Task instructions: Can you convert the records, starting at the line that contains "In your view, does" and ending at the end of the records, into a two-column CSV with the columns "text" and "answer", one row per record? Put each value in a single quoted field with line breaks replaced by spaces, and leave out the pictures.

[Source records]
━━━━━━━━━━━━━━━━

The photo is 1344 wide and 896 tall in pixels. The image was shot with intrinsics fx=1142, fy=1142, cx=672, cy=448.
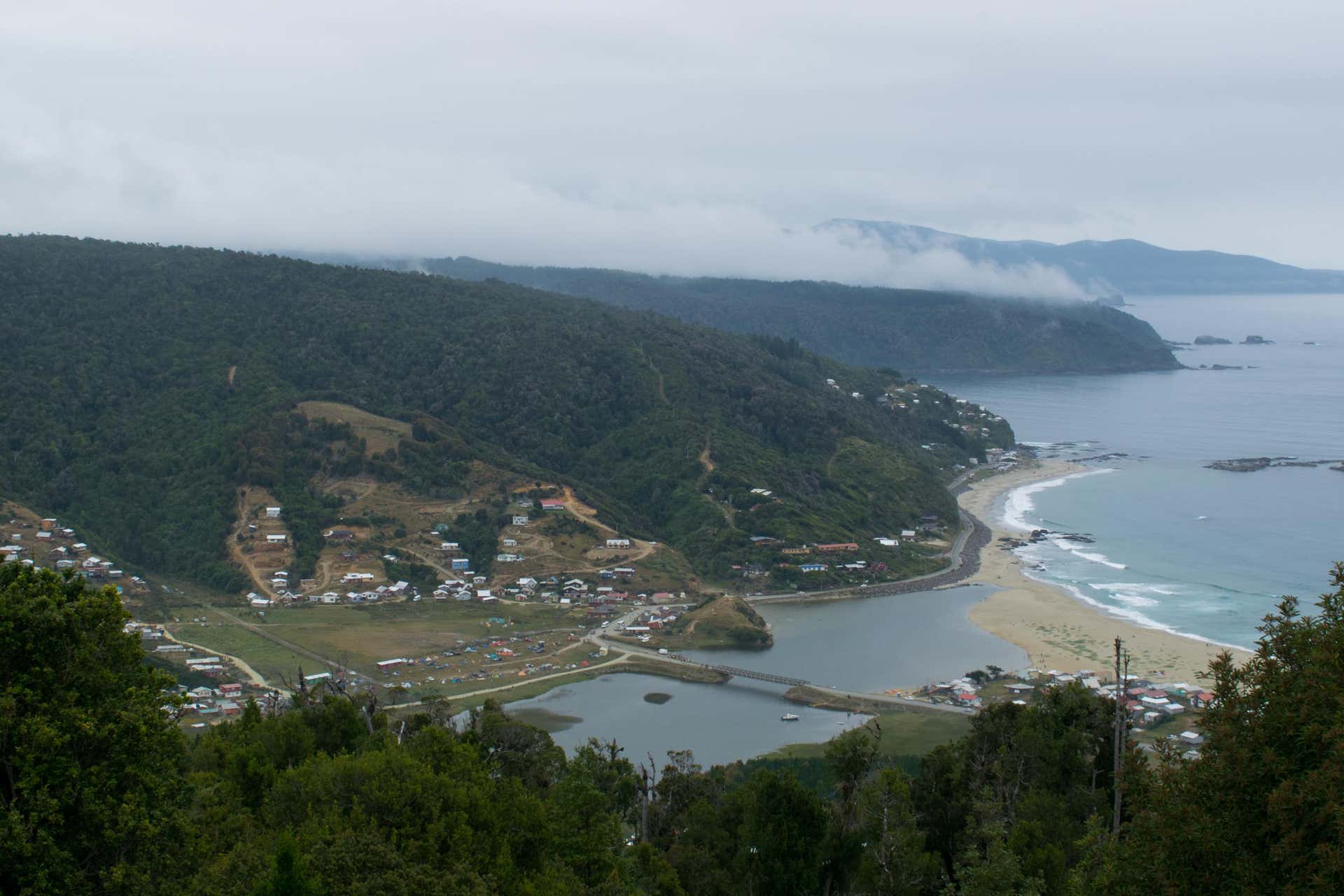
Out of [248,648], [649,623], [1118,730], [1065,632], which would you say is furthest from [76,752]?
[1065,632]

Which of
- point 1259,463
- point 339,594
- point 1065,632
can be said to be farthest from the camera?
point 1259,463

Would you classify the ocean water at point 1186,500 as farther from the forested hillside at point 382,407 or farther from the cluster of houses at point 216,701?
the cluster of houses at point 216,701

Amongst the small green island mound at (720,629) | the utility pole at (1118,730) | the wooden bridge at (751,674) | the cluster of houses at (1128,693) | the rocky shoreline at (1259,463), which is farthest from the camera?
the rocky shoreline at (1259,463)

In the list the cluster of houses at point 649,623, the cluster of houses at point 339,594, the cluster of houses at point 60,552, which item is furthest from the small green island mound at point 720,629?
the cluster of houses at point 60,552

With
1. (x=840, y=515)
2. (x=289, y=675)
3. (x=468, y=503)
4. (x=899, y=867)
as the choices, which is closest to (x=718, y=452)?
(x=840, y=515)

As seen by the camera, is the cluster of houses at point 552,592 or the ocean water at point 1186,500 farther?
the cluster of houses at point 552,592

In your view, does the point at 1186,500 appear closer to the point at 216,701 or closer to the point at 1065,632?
the point at 1065,632

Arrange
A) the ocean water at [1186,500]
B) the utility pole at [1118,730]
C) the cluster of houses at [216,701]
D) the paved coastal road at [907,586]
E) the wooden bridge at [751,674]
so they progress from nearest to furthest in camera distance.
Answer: the utility pole at [1118,730] → the cluster of houses at [216,701] → the wooden bridge at [751,674] → the ocean water at [1186,500] → the paved coastal road at [907,586]

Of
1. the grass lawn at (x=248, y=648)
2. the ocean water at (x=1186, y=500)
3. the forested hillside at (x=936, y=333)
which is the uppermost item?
the forested hillside at (x=936, y=333)
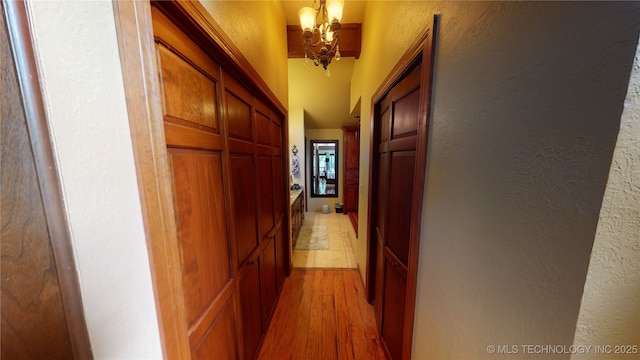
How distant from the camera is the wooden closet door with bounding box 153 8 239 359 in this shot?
635 millimetres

━━━━━━━━━━━━━━━━

Solution to this task:
text,answer
"In your view, does the point at 1186,500 appear closer to the point at 216,701 or closer to the point at 1065,632?","the point at 1065,632"
"Arrange A) the ocean water at [1186,500] B) the utility pole at [1118,730] C) the cluster of houses at [216,701] D) the paved coastal road at [907,586] E) the wooden bridge at [751,674] so they progress from nearest to furthest in camera distance. Answer:","the utility pole at [1118,730] → the cluster of houses at [216,701] → the wooden bridge at [751,674] → the ocean water at [1186,500] → the paved coastal road at [907,586]"
"Of 1. the grass lawn at (x=248, y=648) 2. the ocean water at (x=1186, y=500) 3. the forested hillside at (x=936, y=333) which is the uppermost item?","the forested hillside at (x=936, y=333)"
"How distant from the camera is the wooden closet door with bounding box 153 8 239 359 in this shot?","635 millimetres"